猫にまたたび、御女郎に小判 Wer jetzt noch lacht, hat die neuesten Nachrichten noch nicht gehört. "THE OFFICIAL E.R.A. LITTER-BOX"

Saturday, February 6, 2010

Lxxx-

"Leggett, who won the Nobel Prize in Physics in 2003 for his work in superfluidity, was in Hyderabad on February 1 to receive the Lifetime Achievement in Science Award at the B.M. Birla Science Center. Afterward, delivering his lecture "Why Can't Time Run Backwards?," Leggett made the following assertion:

Reversing the time or speeding it up is not possible... The universe is hot and compact, so it is slowly in the process of cooling down. Time, therefore, is unidirectional.

Leggett's remarks nod toward the "arrow of time" model, which holds that because entropy only occurs in one direction — i.e. things become less organized over time, not more — time can be thought of as moving one way and not another. (Pick your spatial metaphor: time flows from left to right, or front to back, or from Disneyland to Disney World, but never the other way.) There's a classic breakfast-related example used to illustrate entropy's role in the arrow of time: you can turn an egg into an omelet, but you can't turn an omelet back into an egg.
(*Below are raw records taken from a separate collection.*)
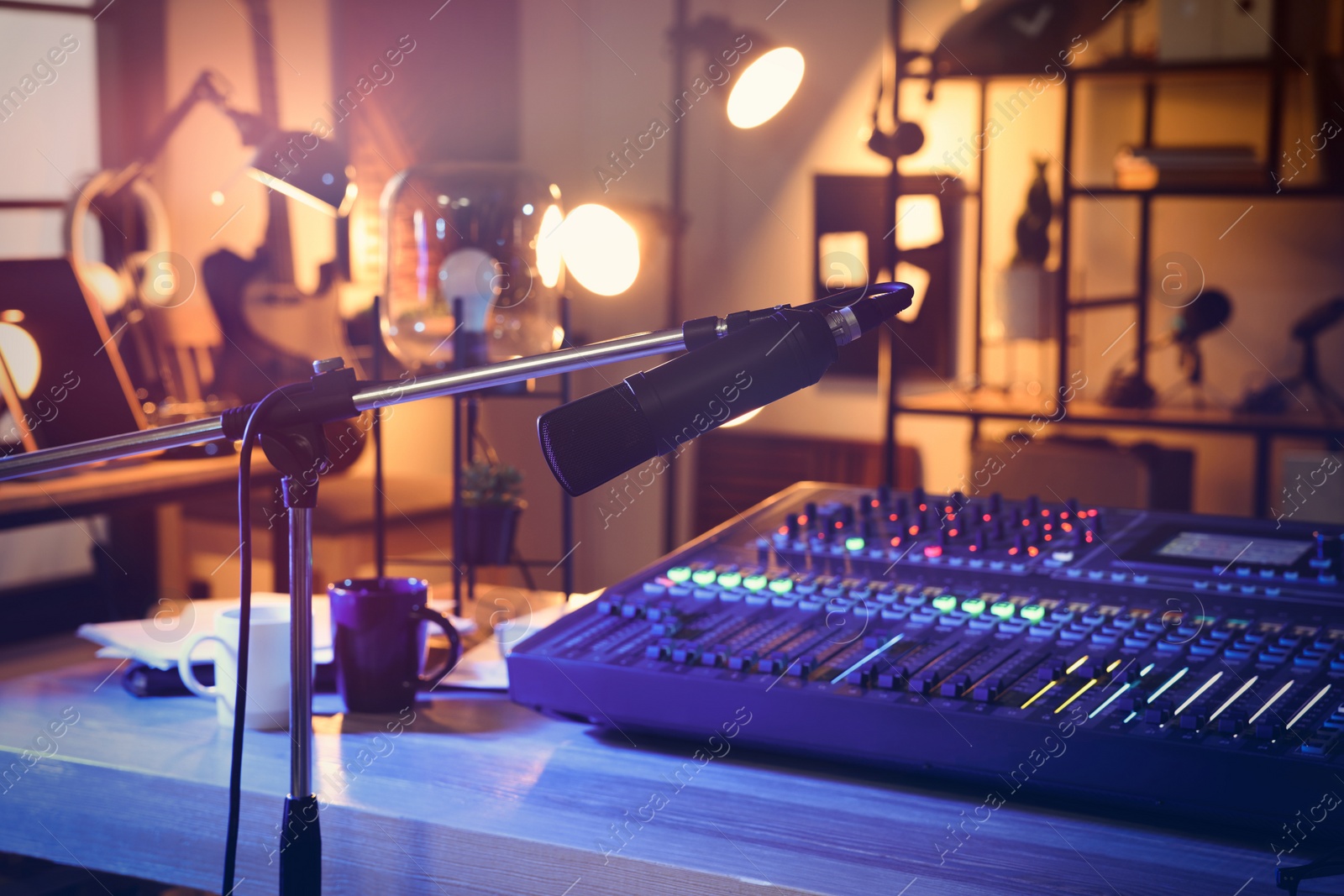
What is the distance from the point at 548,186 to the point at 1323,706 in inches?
46.1

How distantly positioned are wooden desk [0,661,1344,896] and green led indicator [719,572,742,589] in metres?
0.16

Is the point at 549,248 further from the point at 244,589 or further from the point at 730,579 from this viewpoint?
the point at 244,589

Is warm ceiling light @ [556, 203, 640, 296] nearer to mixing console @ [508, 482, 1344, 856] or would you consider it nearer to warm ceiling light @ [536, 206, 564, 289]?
warm ceiling light @ [536, 206, 564, 289]

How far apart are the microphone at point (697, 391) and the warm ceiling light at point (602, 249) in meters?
1.97

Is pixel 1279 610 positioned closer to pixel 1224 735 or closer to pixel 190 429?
pixel 1224 735

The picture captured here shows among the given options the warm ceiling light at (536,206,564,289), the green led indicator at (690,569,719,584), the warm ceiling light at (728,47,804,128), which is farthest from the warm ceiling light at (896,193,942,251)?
the green led indicator at (690,569,719,584)

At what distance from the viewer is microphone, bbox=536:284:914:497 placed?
2.03 ft

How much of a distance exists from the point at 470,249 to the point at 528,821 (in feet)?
3.00

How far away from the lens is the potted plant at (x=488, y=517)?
53.3 inches

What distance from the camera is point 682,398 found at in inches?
24.9

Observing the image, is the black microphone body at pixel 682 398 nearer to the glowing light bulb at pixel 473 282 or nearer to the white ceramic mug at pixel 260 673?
the white ceramic mug at pixel 260 673

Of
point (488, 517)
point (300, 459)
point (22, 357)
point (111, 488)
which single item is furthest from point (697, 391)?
point (111, 488)

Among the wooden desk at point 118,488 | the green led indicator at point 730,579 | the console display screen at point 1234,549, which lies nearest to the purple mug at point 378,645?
the green led indicator at point 730,579

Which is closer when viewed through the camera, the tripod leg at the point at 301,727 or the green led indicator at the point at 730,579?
the tripod leg at the point at 301,727
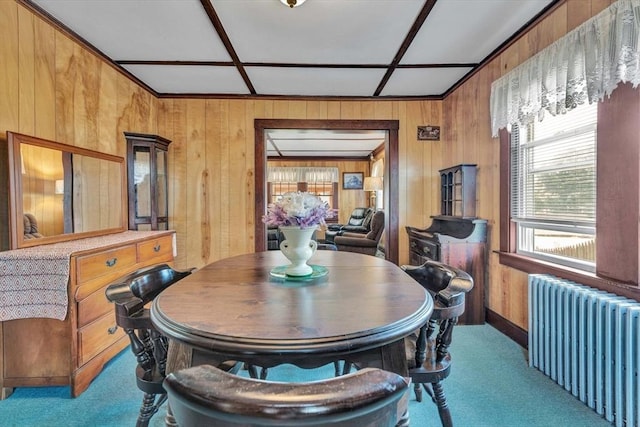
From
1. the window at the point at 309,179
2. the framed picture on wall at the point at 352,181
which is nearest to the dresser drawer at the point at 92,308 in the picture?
the window at the point at 309,179

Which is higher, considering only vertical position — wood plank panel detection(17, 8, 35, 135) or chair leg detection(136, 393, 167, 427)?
wood plank panel detection(17, 8, 35, 135)

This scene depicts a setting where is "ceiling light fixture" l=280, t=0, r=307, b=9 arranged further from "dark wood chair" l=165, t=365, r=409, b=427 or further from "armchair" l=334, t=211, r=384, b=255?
"armchair" l=334, t=211, r=384, b=255

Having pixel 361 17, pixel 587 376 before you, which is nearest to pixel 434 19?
pixel 361 17

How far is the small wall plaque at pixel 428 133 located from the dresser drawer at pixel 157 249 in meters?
3.04

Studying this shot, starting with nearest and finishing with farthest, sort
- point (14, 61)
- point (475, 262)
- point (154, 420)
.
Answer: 1. point (154, 420)
2. point (14, 61)
3. point (475, 262)

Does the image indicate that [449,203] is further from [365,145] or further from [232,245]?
[365,145]

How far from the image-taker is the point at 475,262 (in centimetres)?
299

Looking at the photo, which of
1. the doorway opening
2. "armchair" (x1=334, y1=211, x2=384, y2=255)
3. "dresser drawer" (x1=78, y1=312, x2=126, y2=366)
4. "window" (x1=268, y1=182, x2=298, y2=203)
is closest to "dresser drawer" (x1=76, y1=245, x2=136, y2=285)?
"dresser drawer" (x1=78, y1=312, x2=126, y2=366)

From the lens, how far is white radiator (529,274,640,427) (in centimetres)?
150

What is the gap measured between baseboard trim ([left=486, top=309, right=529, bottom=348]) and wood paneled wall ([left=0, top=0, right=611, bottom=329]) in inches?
2.5

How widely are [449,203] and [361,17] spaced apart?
7.23ft

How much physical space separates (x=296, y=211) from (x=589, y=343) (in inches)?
66.8

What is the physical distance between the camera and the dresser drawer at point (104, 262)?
1960 mm

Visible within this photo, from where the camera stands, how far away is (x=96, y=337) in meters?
2.13
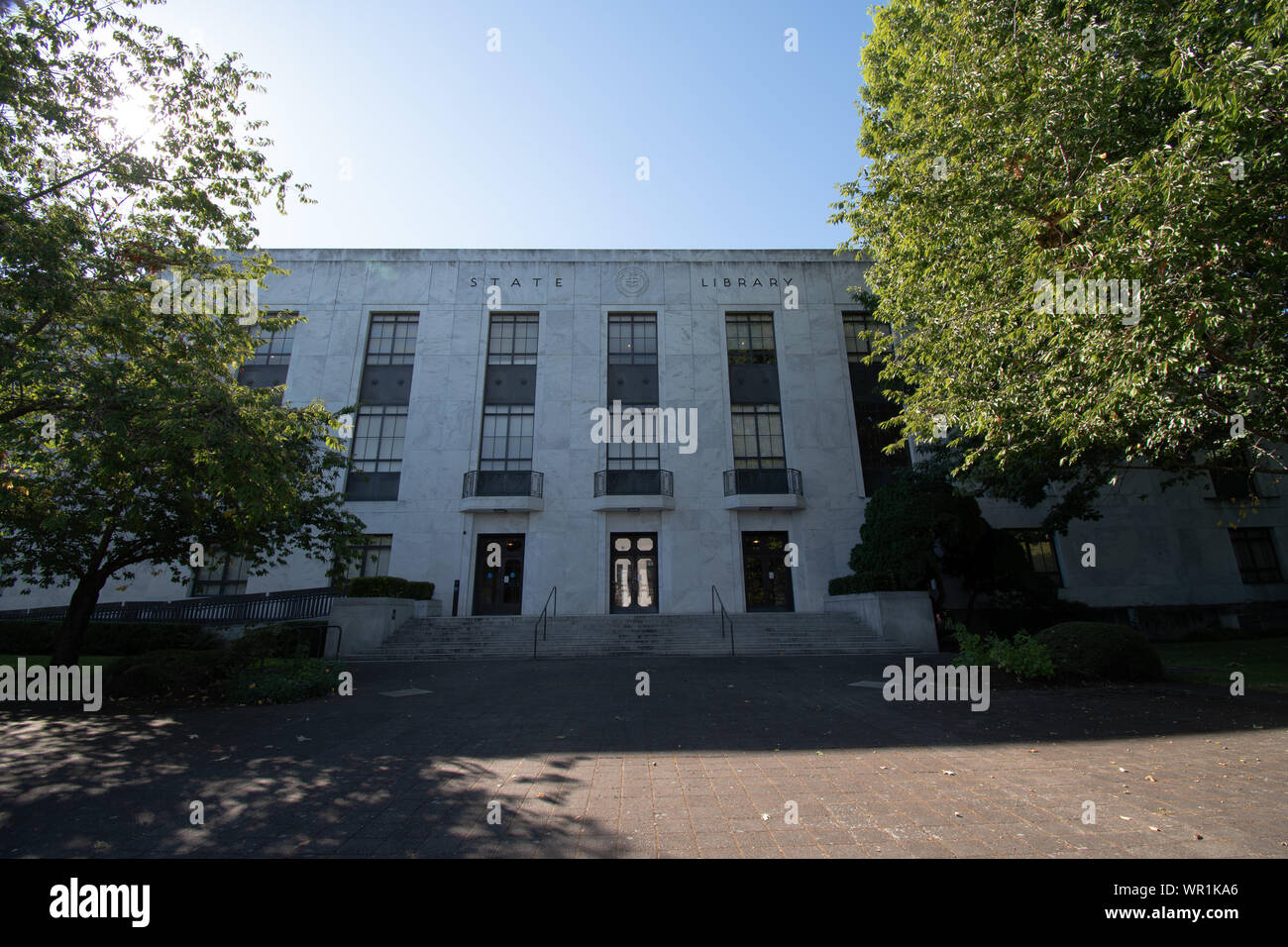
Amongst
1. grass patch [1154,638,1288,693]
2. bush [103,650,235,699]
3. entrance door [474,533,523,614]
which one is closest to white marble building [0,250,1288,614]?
entrance door [474,533,523,614]

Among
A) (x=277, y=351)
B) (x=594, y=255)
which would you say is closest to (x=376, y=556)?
(x=277, y=351)

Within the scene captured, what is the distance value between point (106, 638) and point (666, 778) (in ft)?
67.3

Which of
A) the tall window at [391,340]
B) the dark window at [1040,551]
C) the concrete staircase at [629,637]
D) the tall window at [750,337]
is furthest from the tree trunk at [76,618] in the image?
the dark window at [1040,551]

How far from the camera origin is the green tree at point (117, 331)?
729 cm

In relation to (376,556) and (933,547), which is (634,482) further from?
(933,547)

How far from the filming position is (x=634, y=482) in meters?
23.2

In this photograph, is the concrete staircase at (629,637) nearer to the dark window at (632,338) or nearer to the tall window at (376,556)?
Answer: the tall window at (376,556)

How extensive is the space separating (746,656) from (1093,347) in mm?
11371

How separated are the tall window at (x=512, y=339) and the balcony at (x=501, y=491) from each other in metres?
5.59

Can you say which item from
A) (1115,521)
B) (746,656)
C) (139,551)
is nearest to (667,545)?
(746,656)

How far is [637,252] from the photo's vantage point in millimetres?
26328

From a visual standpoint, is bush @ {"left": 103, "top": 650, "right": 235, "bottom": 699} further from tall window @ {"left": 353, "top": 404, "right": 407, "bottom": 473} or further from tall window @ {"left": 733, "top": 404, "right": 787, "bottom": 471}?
tall window @ {"left": 733, "top": 404, "right": 787, "bottom": 471}

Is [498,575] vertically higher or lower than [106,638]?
higher
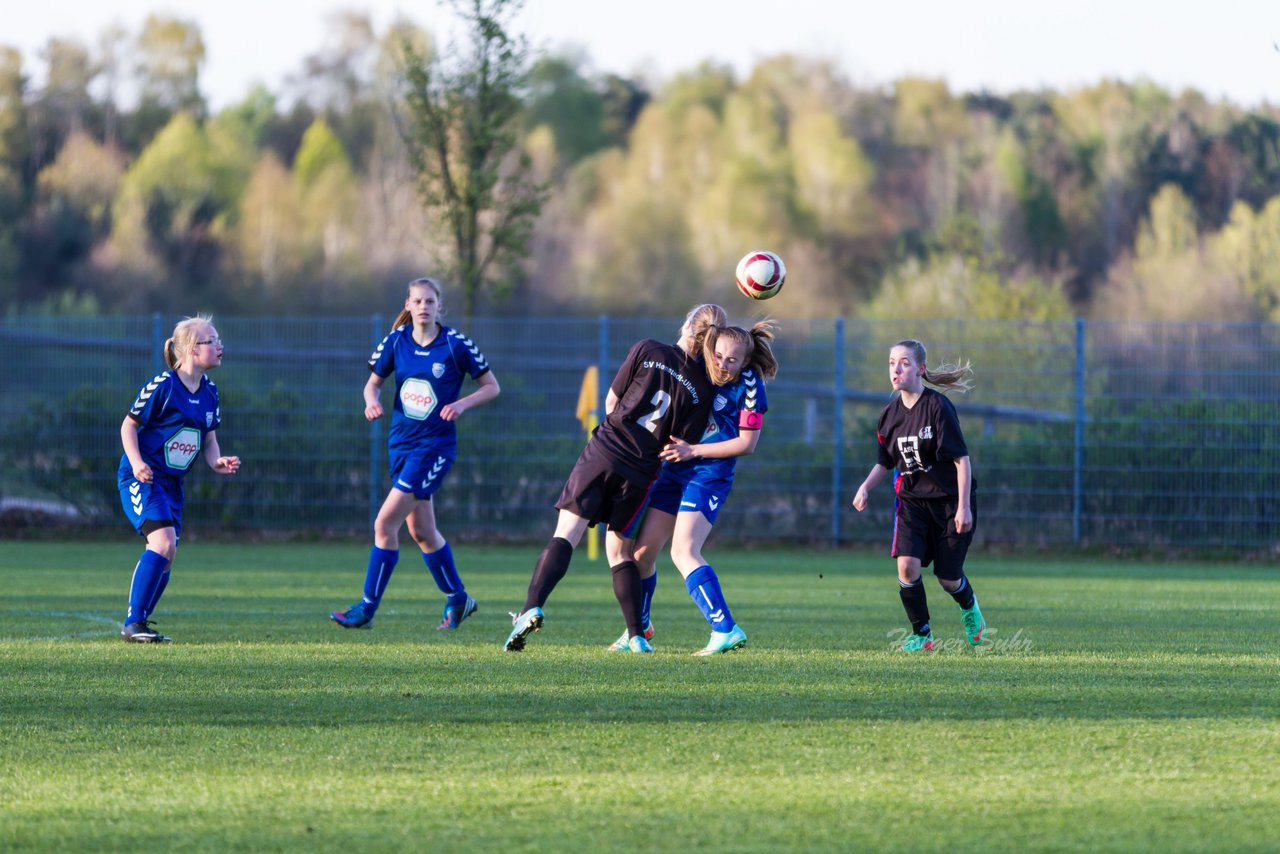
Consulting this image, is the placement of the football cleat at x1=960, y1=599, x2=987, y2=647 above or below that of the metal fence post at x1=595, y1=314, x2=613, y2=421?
below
It's worth noting that Leggett's comments don't rule out the possibility of time travel, at least the kind where an individual jumps around from point to point in the timestream — it's just that we can't produce a scenario where time itself runs in a different direction or at a different rate. The question of whether time travel might be accomplished via wormholes, or some other method that introduces a shortcut between two time coordinates, is still generally thought to be an open one."